Man: I can't figure out what is wrong with my code. Dilbert: Try rubber ducking it. Man: What? Dilbert: Rubber ducking is when you solve your coding problem by explaining it to a toy rubber duck. When you explain a problem to someone else, it forces you to look at it from new angles. Man: I can't tell if that is a brilliant idea or a practical joke. Dilbert: Ask your boss. Man: Okay, is rubber ducking a brilliant idea or a practical joke. Boss: It's a brilliant idea. I get most of my management ideas by talking to an imaginary rhesus monkey. Dilbert: I think you muddied the waters there a little bit.
Dilbert: There's a rumor that you plan to replace all normal employees with cyborgs that have microchips in their brains. Boss: There is no truth to the rumor that I plan to replace defective employees with highly capable, enhanced humanoids. Dilbert: I can't tell if you're lying. Boss: That's actually the best argument for keeping you around.

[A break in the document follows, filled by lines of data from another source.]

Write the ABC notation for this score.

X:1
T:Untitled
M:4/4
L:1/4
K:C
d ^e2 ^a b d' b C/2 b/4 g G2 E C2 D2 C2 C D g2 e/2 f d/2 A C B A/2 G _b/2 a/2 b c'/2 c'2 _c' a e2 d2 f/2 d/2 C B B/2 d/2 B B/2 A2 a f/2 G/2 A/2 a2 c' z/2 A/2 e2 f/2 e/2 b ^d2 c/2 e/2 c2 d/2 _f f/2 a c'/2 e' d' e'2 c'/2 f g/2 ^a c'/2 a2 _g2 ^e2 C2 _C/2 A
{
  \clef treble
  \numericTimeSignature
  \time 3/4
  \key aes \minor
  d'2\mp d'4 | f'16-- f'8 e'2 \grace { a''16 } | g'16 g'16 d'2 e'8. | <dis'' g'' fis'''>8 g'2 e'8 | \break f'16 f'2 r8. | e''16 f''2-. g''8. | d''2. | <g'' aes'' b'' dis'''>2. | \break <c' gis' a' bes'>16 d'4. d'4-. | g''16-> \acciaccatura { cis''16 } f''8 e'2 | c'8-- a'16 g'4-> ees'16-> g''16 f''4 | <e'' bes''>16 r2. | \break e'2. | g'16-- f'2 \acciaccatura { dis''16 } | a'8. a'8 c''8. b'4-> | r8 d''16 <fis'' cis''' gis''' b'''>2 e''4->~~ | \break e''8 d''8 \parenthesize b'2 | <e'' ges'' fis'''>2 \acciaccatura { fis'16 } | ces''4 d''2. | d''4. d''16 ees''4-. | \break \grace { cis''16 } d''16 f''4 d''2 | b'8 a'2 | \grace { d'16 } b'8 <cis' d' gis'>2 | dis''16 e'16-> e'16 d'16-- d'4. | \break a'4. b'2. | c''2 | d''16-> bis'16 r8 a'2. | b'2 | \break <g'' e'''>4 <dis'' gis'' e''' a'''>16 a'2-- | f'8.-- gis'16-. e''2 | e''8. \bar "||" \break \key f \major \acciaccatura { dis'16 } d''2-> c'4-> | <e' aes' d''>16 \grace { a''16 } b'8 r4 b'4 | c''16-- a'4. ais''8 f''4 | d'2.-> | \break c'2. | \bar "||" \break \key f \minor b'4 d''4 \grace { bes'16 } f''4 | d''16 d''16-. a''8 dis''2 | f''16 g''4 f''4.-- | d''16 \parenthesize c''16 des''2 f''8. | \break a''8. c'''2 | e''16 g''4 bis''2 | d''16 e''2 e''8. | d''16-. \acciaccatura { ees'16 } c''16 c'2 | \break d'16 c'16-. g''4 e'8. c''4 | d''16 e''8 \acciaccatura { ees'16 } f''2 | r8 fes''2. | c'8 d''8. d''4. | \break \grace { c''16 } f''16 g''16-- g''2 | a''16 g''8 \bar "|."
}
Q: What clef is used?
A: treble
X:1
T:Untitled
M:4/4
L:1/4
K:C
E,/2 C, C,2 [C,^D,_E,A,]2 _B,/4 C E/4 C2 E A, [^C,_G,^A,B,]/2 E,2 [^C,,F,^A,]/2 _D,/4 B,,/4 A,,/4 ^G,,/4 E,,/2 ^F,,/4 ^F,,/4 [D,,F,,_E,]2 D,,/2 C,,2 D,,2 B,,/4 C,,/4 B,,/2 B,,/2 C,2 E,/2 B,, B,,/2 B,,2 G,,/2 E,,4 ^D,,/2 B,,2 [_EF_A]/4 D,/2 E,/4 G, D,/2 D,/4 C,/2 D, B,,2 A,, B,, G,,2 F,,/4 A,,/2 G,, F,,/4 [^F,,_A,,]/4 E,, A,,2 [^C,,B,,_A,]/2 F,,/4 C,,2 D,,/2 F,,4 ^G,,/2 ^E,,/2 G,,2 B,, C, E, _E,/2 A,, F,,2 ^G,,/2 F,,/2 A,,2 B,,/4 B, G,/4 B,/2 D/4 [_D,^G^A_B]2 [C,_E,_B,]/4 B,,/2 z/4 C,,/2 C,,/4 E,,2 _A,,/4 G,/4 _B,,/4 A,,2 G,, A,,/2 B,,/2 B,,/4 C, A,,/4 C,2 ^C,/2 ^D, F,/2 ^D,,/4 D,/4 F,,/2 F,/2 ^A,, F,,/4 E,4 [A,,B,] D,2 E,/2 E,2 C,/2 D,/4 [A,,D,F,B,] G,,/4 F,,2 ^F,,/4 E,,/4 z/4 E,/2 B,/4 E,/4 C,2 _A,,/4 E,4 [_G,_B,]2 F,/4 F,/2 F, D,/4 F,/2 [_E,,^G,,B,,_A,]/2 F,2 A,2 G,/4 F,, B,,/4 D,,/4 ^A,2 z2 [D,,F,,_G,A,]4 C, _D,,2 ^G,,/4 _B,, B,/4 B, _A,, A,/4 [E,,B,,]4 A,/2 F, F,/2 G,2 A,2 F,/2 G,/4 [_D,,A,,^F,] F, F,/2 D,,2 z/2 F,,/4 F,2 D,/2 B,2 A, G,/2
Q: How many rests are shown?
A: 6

Boss: I'm putting Randy on your project. He has a microchip embedded in his brain. So ignore whatever your inferior brain tells you to do and just listen to Randy. Dilbert: Doesn't that make me dispensable? Boss: We'll talk about Phase 2 later.
Boss: Randy is our first employee to have a computer chip embedded in his brain. Randy, please explain to these obsolete employees how awesome you are now. Randy: Wait... I'm updating my software. Alice: Should we kill him while he's vulnerable?
Boss: I invited a climate scientist to explain the risk of climate change to our company. Man: Human activity is warming the earth and will lead to a global catastrophe. Dilbert: How do scientists know that? Man: It's easy. We start with the basic science of physics and chemistry. Then we measure changes in temperature and CO2 over time. We put that data into dozens of different climate models and ignore the ones that look wrong to us. Then we take that output and run it through long-term economic models of the sort that have never been right. Dilbert: What if I don't trust the economic models? Man: Who hired the science denier?